Dermatologic hazards of parthenium in human beings
. D. Kololgi1, S.D Kololgi2 and N. P. Kololgi1
1Nehru Road, Gadag - 582 101, Karnataka, India. 2University of Agricultural Sciences, Dharwad - 580 005, Karnataka, India

Introduction

The accidentally’ imported parthenium has become health hazard to man and animals leading to socio-psycho - economic problems. Parthenium is known to cause various skin problems. The diagnosis can be confirmed by doing the patch test.

Case Studies

Case I
A 58 year old farmer reported with itchy lesions over the face, neck and dorsal aspect of the hands, since 8-10 years. The itching and lesions .used to increase in summer and late winter. On examination, he had hyper pigmented papules over the forehead, cheeks and ears. The lesions were also seen over the nape of the neck and dorsal aspect of the hands. Mild scaling was present. After treating the patient with oral and topical steroids, he was relieved of symptoms. Patch test was done to confirm the diagnosis

Case II
A 45 year old farmer reported to the clinic with oozing wound over the hand with burning sensation. The lesion was seen after removing the parthenium weed from his farm. Similar lesions were seen in earlier years also following the handling of the weed. The wound was cleaned and treated with antibiotics and steroids. The patient was advised not to handle the parthenium weed.

Case III
A 52 year old agriculturist came with painful lesion over the right side of the neck since five days. He had the history of carrying parthenium on his shoulder present. On examination, excoriation, crusting and oozing was noticed over the right lateral aspect of the neck. Diagnosis of contact irritant dermatitis secondary to parthenium was made and confirmed by patch test. The patient was treated with antibiotics and steroids. The lesion healed completely.

Case IV
A 40 year old lady field worker came to the clinic with the complaints of painful oozing lesions over the right forearm. The patient also complained of fever with chills. On examination, there were multiple pustules, vesicles, erosions and oozing over the right forearm. Diagnosis of contact irritant dermatitis was made and later confirmed by patch test. On treatment she improved considerably.

Case V
A 48 year old village accountant presented himself in the clinic with the history of itching over the face and cubital fossae since several years. On examination, hyper pigmented papules were noted over the forehead, around the nostrils, behind the ears, 'V of the neck and flexor aspect of forearms. Diagnosis of air borne contact dermatitis was made. Patch test to various pollens and plants revealed that, the patient was sensitive to parthenium.

Case VI
A 10 month old male child was brought to the clinic with the history of itchy lesions over the body. The parents had applied parthenium paste over a wound at right leg. Following the application, the child developed multiple lesions all over the body. On examination, multiple oozing lesions with crusting were present all over the body. Diagnosis of contact irritant dermatitis secondary to parthenium with Id reaction was made. Patient became alright after treating him with antibiotics and steroids.

Case VII
A 65 year old tractor driver complained of itching over the face, neck, arms and legs with swelling of face since 7-8 days.
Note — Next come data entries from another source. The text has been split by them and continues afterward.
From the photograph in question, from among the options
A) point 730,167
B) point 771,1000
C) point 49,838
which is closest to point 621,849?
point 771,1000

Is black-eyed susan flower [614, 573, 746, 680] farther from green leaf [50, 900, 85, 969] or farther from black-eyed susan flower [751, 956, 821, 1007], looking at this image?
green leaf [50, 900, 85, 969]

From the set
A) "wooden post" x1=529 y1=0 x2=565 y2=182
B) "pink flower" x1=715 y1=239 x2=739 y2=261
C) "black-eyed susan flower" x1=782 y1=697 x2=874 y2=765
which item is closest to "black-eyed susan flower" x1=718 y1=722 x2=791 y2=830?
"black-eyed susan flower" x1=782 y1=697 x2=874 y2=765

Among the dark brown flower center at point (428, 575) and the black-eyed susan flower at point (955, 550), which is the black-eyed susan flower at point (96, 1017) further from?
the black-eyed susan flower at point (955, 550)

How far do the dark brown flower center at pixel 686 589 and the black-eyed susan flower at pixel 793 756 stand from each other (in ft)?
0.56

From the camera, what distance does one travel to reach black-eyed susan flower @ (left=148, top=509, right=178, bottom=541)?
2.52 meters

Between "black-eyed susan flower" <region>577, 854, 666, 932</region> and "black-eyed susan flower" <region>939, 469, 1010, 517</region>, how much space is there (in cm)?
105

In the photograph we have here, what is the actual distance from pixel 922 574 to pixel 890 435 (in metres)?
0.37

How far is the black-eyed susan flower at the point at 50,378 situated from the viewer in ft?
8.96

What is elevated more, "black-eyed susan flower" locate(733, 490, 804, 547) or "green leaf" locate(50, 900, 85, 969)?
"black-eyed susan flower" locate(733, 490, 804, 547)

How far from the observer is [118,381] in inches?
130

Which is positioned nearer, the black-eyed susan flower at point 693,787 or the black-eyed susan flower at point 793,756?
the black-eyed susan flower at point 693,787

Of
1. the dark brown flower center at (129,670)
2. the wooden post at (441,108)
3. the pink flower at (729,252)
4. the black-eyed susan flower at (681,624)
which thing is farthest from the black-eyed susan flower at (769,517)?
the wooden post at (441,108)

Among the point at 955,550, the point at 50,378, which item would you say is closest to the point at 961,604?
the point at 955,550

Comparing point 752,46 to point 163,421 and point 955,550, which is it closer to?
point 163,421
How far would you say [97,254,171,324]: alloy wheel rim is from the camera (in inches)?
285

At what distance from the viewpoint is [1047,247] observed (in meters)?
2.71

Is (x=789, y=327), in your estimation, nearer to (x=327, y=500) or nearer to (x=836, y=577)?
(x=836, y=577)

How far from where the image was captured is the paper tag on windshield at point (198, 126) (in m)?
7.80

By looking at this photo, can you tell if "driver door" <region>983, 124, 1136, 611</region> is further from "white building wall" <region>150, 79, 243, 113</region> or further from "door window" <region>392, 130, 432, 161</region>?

Repeated history of itching was reported since many years. On examination, oedema of face was present. Scaly papules were present over the face and neck. Diabetes and other systemic diseases were ruled out. Diagnosis of photo phytodermatitis was made. After the patch test, parthenium was found to be the main cause. The patient improved with the treatment. He attended the out patient department repeatedly due to its relapse. Inspite of asking him to change the job, he did not do so. Ultimately he committed suicide for not withstanding the mental torture and financial burden.


Discussion

Parthenin an incomplete antigen of parthenium when enters the dermis, combines with albumin in presence of ultraviolet rays and becomes complete antigen. There will be antigen and antibody reaction thus causing photo phyto dermatitis (Fisher, 1952 and Sjorrs, 1976). Such reactions will be seen over portions of the body exposed to the sun i.e. over the forehead, molar area, nose and chin, 'V of the neck, dorsum of the hands and

feet. The parthenin when comes in contact with the skin can cause hypersensitivity reaction leading to oozing, crusting associated with pain and burning sensation which is called as contact irritant dermatitis (Siddiqui et al., 1978). Parthenium is responsible for the large number of air borne contact dermatitis in India. Here the lesions are seen over the forehead, below the eyebrows, around the nostrils, behind the ears and neck. It can be seen over the cubital fossae and popliteal fossae also. This is a type of allergic reaction (Tiwari et al., 1979). In Denmark and Australia it is called as Bush Dermatitis (Burry, 1973).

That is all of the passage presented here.